*** Text excerpt ***
By Arash Markazi
June 02, 2009

LOS ANGELES -- Far too often in sports we're so immersed in the numbers that we really can't see what is going on in front of our eyes. We're so tuned in on percentages that we can't hear what's going on around us, so consumed with pluses and minuses and shooting charts that we can't feel the true presence of a player statistics tell us is a "liability."

Pick up a stat sheet after a Lakers playoff game and it would be easy to single out Derek Fisher for criticism. In the twilight of a 13-year career, Fisher is clearly a player who has lost a step on defense and his touch on offense (35.6 percent from the field and 23.5 percent from three-point range in the playoffs).

Yet, the numbers don't tell the story of his true significance to his team. They never have.

Rarely has a player's birthplace also served to describe his role on the team the way it has Fisher's. The 6-foot-1 point guard, born and raised in Little Rock, Ark., may be the smallest and oldest (34) player on the Lakers' roster, but he has undoubtedly been the team's steadying force since returning last season to the organization that drafted him in 1996.
*** Extracted records ***
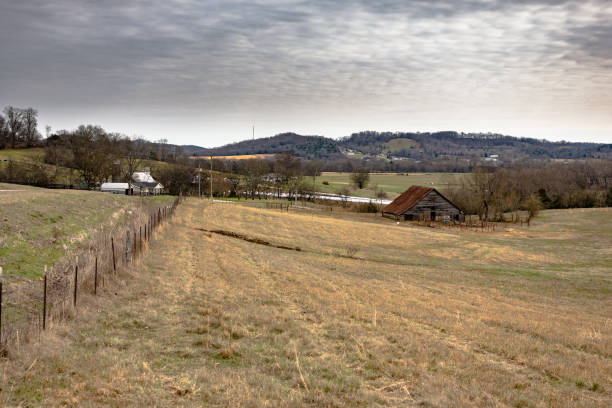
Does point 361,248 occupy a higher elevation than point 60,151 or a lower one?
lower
***
*** Extracted records ***
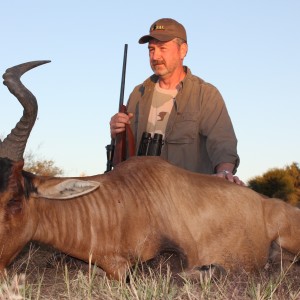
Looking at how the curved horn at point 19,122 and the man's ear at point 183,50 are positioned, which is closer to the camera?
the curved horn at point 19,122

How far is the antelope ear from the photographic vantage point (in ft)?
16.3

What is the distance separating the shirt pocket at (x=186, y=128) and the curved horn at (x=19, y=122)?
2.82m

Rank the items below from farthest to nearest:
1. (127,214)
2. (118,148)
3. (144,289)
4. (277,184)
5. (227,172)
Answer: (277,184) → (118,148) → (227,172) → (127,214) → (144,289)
***
Exercise A: According to the article about Derek Fisher, in which city was Fisher born and raised?
Exercise B: List every number that the article about Derek Fisher gives to describe Fisher himself, with what each number measures.

Expected answer A: Little Rock, Arkansas.

Expected answer B:
- 13: the length of his career in years
- 35.6 percent: his field-goal shooting in the playoffs
- 23.5 percent: his three-point shooting in the playoffs
- 6-foot-1: his height
- 34: his age
- 1996: the year the Lakers organization drafted him